BEGIN Supplied text

The story starts at least a hundred years after the ending of Mary Shelley’s novel, with an expedition in 1898 to Arctic waters by Robert Walton IV. Okay… that’s kind of circumspect. I don’t really remember at the time, but I do believe that the territory through which Walton IV is trying to go through was crown land given to the Hudson’s Bay Company at the time. Of course, there would be no NWMP/RCMP on patrol so far North, but there would be no reason to go on an expedition to charted territory. However, 1898 must have seemed so long ago in 1973 so I’m sure Friedrich just didn’t give a damn. But, it seems that the descendant of Robert Walton is going to play a pivotal role in bringing Frankenstein’s Monster into the Marvel Universe. Perhaps that is the secret purpose of this expedition, to find the monster of the fabled scientist that only his family knows is real, having told the story to Mary Shelley once and her then publicizing it with her novel. I don’t know, I’m just speculating on that one.

Either way, the opening page has Robert Walton IV leading his crew out to land after his ship gets stuck in ice. They wind up finding Frankenstein’s Monster – with Robert identifying him right away – so even if finding him wasn’t the initial purpose of the expedition, it is now. So, he has his crew, which is apparently full of cutthroats and killers, excavate the block of ice so that they can transport it. It’s clear that Robert took what he could get instead of hiring a trustworthy crew. So, when set to a task like excavating the Monster and transporting him while an Arctic storm is brewing, it’s clear that Robert’s pushed them to the edge of mutiny. Robert’s guide Canute knows they have been pushed too far, even as night falls, and offers to stand watch. Robert agrees to let him, but it’s clear that ambition has taken his eye and he cares more about losing Frankenstein’s Monster than his own life.

In fact, when the ice breaks and some members of the crew are killed, Robert’s first thoughts are whether or not the Monster is safe. Not, should I try and rescue my crew, check on their safety, secure the bodies… but is the Monster safe? The man is overcome by his ambition and it may not be as subtle as people might prefer it, but Friedrich has made him a good enough analogue for Victor Frankenstein. Canute seems fiercely loyal to Robert, perhaps it is because in treating everyone like a tool, he ironically ends up treating the Inuit with equality? His loyalty goes to the point where the crew almost kill him when he sticks up for Robert to save Frankenstein’s Monster. Unfortunately for Robert, killing one crewman to save Canute winds up causing the others to officially plan their mutiny. They do get Frankenstein’s Monster into the ship before they do anything, though. Once on the ship, Robert decides to confide in his young ward Sean Farrell and starts to tell the boy of his mission that starts with the tale of Victor Frankenstein.

END Supplied text

Tasks
(a) In the review, in what year does Robert Walton IV's expedition to Arctic waters take place?
(b) Reproduce the portion of the entries that opens with the line containing "Q: How many rests are shown?" and closes with the final line of the entries, both ends included.

BEGIN Records for processing

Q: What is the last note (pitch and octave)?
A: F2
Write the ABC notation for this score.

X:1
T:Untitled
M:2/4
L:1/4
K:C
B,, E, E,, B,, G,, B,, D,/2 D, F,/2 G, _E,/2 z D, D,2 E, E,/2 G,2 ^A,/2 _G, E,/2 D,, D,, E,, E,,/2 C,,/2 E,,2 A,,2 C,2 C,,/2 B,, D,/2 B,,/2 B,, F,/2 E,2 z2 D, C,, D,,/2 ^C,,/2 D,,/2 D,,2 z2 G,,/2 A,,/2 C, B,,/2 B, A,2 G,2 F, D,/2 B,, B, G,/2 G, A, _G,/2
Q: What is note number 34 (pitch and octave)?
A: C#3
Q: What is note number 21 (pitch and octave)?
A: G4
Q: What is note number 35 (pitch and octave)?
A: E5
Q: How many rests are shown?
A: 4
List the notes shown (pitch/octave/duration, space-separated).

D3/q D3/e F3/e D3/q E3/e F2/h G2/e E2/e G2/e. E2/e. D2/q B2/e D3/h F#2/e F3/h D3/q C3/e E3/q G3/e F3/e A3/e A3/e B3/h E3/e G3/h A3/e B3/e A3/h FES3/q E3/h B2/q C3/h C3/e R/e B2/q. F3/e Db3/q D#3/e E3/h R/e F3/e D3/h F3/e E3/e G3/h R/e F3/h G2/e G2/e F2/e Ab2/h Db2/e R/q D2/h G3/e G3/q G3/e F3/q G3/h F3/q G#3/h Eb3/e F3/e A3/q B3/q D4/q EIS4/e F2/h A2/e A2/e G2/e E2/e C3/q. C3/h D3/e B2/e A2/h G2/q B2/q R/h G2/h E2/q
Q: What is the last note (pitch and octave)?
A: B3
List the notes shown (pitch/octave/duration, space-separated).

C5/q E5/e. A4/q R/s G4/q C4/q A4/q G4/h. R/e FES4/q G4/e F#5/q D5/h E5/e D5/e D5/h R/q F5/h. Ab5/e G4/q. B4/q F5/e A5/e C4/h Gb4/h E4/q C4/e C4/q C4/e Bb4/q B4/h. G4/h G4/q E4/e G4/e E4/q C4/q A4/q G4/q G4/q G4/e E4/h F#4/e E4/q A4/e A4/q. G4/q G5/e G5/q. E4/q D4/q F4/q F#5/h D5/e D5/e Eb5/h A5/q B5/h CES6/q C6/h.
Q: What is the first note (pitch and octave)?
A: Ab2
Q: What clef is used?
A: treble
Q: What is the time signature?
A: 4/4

END Records for processing

Solved tasks
(a) 1898

(b)
Q: How many rests are shown?
A: 4
List the notes shown (pitch/octave/duration, space-separated).

D3/q D3/e F3/e D3/q E3/e F2/h G2/e E2/e G2/e. E2/e. D2/q B2/e D3/h F#2/e F3/h D3/q C3/e E3/q G3/e F3/e A3/e A3/e B3/h E3/e G3/h A3/e B3/e A3/h FES3/q E3/h B2/q C3/h C3/e R/e B2/q. F3/e Db3/q D#3/e E3/h R/e F3/e D3/h F3/e E3/e G3/h R/e F3/h G2/e G2/e F2/e Ab2/h Db2/e R/q D2/h G3/e G3/q G3/e F3/q G3/h F3/q G#3/h Eb3/e F3/e A3/q B3/q D4/q EIS4/e F2/h A2/e A2/e G2/e E2/e C3/q. C3/h D3/e B2/e A2/h G2/q B2/q R/h G2/h E2/q
Q: What is the last note (pitch and octave)?
A: B3
List the notes shown (pitch/octave/duration, space-separated).

C5/q E5/e. A4/q R/s G4/q C4/q A4/q G4/h. R/e FES4/q G4/e F#5/q D5/h E5/e D5/e D5/h R/q F5/h. Ab5/e G4/q. B4/q F5/e A5/e C4/h Gb4/h E4/q C4/e C4/q C4/e Bb4/q B4/h. G4/h G4/q E4/e G4/e E4/q C4/q A4/q G4/q G4/q G4/e E4/h F#4/e E4/q A4/e A4/q. G4/q G5/e G5/q. E4/q D4/q F4/q F#5/h D5/e D5/e Eb5/h A5/q B5/h CES6/q C6/h.
Q: What is the first note (pitch and octave)?
A: Ab2
Q: What clef is used?
A: treble
Q: What is the time signature?
A: 4/4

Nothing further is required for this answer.